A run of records

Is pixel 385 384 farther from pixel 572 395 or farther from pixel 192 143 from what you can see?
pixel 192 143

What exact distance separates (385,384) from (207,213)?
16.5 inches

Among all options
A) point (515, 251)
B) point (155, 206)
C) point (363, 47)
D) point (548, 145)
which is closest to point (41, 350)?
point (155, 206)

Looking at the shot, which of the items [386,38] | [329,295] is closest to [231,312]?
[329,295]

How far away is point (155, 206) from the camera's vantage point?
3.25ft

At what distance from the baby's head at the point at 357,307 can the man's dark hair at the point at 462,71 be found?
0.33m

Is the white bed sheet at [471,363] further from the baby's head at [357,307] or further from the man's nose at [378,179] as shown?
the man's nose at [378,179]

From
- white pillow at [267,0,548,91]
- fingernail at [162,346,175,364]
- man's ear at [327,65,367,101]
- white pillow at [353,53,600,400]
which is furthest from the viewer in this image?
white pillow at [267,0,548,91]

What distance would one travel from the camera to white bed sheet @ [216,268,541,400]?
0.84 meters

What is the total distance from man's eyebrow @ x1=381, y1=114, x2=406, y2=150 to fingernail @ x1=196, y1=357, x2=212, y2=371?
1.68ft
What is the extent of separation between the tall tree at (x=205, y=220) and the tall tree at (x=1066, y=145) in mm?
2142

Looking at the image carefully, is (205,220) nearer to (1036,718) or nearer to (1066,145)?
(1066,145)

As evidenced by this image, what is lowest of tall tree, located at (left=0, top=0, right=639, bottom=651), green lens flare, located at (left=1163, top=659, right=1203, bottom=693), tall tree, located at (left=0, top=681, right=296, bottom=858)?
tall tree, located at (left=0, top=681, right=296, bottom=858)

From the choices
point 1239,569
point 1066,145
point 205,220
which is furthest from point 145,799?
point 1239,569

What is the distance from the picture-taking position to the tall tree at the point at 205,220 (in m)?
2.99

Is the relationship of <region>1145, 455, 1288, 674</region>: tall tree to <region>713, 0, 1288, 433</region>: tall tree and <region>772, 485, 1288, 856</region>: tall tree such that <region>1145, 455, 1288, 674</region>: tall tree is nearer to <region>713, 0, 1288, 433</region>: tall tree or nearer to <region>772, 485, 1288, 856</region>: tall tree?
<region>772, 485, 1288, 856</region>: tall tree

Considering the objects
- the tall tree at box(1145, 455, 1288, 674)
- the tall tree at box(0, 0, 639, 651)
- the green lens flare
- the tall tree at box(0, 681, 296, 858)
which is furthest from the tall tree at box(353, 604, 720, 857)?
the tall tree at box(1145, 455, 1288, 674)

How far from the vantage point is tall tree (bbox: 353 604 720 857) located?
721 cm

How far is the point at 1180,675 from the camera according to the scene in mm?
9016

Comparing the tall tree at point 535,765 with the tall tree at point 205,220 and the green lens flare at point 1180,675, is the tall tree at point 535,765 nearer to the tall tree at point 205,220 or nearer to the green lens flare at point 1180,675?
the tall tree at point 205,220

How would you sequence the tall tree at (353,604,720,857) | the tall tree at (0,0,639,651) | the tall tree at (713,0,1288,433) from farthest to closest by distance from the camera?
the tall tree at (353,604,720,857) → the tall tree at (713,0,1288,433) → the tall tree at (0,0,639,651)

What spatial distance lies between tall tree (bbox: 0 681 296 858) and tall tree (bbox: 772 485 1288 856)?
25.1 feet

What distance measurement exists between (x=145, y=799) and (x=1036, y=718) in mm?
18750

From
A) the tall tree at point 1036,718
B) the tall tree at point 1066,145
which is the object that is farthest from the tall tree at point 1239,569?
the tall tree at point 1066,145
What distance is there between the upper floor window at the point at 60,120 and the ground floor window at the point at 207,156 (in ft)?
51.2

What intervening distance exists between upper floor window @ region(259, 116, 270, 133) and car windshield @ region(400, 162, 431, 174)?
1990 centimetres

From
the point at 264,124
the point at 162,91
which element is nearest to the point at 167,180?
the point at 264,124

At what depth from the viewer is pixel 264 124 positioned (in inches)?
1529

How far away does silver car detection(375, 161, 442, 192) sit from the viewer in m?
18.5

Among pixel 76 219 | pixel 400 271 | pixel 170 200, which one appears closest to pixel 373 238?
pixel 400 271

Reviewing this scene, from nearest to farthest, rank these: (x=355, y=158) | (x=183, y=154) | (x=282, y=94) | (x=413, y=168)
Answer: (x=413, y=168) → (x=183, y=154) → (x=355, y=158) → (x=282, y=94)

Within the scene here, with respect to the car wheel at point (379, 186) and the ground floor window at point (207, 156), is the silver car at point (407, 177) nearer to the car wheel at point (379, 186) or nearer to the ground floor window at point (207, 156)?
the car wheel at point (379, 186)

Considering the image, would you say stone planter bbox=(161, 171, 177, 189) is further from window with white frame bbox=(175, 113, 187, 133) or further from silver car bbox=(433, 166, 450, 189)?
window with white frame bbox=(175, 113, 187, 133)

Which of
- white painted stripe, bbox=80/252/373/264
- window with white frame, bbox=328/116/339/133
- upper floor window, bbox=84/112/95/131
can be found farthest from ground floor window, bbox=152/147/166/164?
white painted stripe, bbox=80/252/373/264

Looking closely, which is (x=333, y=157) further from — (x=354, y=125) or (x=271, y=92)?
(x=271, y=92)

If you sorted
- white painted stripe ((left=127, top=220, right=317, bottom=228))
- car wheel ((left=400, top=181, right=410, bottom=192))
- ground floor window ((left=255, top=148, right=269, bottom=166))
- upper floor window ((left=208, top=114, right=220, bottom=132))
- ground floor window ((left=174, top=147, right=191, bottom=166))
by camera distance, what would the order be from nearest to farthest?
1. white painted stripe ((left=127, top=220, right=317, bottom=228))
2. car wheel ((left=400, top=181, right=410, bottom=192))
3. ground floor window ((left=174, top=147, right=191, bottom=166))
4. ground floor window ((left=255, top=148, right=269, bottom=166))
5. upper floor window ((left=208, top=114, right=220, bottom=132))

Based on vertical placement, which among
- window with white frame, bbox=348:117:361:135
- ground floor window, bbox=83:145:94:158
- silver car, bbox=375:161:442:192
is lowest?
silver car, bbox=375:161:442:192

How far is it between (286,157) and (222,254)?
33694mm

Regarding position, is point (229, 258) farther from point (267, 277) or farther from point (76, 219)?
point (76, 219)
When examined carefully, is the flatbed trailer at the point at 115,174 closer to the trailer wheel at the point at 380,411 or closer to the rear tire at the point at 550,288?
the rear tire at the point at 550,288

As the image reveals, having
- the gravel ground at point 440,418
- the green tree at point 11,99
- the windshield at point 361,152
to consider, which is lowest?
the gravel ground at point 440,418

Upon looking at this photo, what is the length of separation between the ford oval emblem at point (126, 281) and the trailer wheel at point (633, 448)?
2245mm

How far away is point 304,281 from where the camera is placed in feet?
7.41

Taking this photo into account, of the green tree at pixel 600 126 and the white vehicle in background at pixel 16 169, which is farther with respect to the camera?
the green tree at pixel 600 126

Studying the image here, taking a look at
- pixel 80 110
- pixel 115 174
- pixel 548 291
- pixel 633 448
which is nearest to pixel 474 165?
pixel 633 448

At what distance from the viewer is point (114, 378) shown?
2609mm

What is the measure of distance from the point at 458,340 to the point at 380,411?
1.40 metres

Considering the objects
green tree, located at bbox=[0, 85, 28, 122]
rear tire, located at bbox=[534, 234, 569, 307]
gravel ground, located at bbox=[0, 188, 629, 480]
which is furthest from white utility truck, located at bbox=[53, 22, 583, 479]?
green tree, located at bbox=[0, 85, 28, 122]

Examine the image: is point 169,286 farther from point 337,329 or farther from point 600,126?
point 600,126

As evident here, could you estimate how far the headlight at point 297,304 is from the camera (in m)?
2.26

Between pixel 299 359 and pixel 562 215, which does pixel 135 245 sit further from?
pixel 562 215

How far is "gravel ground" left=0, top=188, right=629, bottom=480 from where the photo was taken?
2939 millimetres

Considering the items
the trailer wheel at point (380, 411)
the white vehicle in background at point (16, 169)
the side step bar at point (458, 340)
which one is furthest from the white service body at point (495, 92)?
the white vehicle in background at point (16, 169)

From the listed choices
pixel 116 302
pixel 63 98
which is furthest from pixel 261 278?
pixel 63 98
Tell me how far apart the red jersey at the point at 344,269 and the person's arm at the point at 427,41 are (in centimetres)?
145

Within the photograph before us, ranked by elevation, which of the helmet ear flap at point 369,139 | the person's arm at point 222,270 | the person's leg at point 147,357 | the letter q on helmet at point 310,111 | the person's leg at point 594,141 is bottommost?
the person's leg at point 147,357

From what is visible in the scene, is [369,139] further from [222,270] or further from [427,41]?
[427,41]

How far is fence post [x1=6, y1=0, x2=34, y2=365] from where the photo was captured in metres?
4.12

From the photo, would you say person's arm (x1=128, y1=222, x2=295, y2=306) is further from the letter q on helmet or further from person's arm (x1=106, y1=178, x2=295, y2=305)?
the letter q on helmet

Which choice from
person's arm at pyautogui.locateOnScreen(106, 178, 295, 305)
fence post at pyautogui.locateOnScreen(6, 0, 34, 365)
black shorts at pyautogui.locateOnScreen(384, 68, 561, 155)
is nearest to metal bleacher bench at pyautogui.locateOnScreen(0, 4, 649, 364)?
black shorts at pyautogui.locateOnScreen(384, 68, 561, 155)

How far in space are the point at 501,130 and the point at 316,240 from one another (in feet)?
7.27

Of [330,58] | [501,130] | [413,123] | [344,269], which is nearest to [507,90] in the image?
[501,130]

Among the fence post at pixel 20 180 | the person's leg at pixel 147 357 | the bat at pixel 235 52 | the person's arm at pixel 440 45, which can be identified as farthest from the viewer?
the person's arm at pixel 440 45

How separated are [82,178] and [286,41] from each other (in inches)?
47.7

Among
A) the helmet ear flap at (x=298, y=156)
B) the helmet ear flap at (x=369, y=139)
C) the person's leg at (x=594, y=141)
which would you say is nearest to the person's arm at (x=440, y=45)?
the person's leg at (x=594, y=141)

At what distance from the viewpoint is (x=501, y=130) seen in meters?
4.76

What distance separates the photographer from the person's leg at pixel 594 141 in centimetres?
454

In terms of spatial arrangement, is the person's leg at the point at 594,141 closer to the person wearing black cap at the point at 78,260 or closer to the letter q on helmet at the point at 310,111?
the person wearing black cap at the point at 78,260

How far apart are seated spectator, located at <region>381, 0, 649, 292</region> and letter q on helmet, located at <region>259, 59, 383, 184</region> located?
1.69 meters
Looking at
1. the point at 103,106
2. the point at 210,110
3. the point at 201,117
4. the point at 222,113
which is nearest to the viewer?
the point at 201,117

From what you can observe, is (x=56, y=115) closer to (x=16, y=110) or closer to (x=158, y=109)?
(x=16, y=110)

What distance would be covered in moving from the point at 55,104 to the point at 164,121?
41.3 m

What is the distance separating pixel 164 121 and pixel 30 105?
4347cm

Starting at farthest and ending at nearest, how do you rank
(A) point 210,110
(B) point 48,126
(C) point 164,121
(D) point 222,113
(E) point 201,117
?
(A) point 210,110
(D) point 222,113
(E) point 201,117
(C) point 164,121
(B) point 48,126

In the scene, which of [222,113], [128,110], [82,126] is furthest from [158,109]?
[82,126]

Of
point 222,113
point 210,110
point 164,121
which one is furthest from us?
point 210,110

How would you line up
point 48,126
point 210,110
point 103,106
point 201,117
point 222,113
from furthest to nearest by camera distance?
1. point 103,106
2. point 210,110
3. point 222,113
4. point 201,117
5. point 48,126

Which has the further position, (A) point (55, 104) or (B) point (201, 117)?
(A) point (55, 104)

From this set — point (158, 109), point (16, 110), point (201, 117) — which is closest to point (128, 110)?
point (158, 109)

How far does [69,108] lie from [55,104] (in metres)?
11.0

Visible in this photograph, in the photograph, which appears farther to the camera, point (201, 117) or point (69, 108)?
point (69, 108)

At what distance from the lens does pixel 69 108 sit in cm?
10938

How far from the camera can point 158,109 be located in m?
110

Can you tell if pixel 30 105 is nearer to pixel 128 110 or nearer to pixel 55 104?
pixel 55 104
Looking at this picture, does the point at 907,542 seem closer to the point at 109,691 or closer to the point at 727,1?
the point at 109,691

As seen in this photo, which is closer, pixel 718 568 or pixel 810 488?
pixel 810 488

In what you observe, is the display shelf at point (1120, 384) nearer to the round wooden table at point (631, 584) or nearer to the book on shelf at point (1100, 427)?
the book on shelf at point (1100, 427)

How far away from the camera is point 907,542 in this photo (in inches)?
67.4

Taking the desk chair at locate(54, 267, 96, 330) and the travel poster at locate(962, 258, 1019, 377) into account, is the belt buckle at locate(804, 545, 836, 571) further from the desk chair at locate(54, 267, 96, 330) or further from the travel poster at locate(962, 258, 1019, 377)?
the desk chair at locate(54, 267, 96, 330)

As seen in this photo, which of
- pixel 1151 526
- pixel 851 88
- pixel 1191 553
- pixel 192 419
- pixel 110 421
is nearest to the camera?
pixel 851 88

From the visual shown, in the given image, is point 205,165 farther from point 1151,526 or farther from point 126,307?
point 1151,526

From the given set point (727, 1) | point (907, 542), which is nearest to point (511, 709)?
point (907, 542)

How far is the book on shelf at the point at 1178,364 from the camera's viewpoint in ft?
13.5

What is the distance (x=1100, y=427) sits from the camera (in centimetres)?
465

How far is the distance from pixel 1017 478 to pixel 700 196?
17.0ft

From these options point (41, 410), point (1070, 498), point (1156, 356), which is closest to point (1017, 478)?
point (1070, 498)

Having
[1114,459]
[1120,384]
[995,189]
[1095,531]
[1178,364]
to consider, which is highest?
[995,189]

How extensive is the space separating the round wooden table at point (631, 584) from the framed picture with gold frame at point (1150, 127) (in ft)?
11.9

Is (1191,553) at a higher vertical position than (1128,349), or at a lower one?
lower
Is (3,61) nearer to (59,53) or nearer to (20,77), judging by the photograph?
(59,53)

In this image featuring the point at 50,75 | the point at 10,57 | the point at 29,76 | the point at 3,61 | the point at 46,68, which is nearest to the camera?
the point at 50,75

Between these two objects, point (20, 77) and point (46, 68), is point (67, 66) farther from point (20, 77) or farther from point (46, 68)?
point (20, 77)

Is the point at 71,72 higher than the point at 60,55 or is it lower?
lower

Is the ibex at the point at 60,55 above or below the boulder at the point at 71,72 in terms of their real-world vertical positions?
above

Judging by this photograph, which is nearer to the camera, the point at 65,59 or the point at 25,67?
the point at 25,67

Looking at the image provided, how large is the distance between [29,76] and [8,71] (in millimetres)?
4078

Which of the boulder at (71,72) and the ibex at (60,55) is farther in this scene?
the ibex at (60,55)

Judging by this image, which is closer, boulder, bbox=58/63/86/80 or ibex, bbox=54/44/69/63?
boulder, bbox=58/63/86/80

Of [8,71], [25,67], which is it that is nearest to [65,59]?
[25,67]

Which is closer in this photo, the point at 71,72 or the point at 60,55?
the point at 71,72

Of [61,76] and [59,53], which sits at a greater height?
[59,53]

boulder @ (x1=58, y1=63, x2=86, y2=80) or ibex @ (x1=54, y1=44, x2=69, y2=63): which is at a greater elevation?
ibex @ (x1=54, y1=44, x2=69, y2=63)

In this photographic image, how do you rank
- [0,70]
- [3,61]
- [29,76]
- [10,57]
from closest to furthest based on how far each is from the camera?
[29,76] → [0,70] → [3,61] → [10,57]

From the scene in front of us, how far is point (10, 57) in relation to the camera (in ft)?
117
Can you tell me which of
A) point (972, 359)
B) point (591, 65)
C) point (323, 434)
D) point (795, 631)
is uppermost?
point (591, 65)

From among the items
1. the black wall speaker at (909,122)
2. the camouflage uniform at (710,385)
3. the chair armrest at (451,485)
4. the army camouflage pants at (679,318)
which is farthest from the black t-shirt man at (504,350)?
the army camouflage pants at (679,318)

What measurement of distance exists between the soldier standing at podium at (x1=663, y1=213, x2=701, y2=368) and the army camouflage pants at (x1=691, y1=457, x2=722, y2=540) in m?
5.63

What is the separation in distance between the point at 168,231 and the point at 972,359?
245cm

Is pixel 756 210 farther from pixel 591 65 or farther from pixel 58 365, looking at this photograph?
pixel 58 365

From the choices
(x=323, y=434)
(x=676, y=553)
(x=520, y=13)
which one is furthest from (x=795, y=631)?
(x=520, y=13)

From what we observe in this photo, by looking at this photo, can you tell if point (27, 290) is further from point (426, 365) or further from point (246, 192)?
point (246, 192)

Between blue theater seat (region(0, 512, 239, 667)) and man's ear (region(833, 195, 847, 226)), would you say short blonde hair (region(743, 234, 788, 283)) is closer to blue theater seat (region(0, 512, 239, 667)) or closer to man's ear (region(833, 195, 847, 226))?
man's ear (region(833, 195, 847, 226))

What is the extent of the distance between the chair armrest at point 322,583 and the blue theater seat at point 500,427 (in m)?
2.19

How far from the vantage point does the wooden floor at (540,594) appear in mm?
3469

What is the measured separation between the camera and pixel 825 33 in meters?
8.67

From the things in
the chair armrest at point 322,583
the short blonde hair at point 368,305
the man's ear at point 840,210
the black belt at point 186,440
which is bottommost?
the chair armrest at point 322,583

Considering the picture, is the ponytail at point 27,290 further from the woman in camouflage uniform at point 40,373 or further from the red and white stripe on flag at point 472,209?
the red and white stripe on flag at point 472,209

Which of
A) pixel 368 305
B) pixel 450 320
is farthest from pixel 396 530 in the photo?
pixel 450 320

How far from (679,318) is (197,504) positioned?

To do
Reproduce, word for word, the lines of the material starting with the line that contains "As the image reveals, having" and continuing through the line that contains "2939 millimetres", including both of those lines.

Result of this task
As the image reveals, having
- the gravel ground at point 440,418
- the green tree at point 11,99
- the windshield at point 361,152
to consider, which is lowest?
the gravel ground at point 440,418

Upon looking at this photo, what is the length of separation between the ford oval emblem at point (126, 281) and the trailer wheel at point (633, 448)?
2245mm

How far away is point 304,281 from where the camera is placed in feet?
7.41

Taking this photo into account, of the green tree at pixel 600 126 and the white vehicle in background at pixel 16 169, which is farther with respect to the camera?
the green tree at pixel 600 126

Studying the image here, taking a look at
- pixel 80 110
- pixel 115 174
- pixel 548 291
- pixel 633 448
which is nearest to pixel 474 165?
pixel 633 448

At what distance from the viewer is point (114, 378) shown?
2609mm

What is the measure of distance from the point at 458,340 to the point at 380,411?
1.40 metres

Considering the objects
green tree, located at bbox=[0, 85, 28, 122]
rear tire, located at bbox=[534, 234, 569, 307]
gravel ground, located at bbox=[0, 188, 629, 480]
which is furthest from white utility truck, located at bbox=[53, 22, 583, 479]?
green tree, located at bbox=[0, 85, 28, 122]

Examine the image: is point 169,286 farther from point 337,329 or farther from point 600,126?
point 600,126

As evident here, could you estimate how far the headlight at point 297,304 is from the camera (in m)?
2.26

Between pixel 299 359 and pixel 562 215, which does pixel 135 245 sit further from?
pixel 562 215

How far is "gravel ground" left=0, top=188, right=629, bottom=480 from where the photo was taken?
2939 millimetres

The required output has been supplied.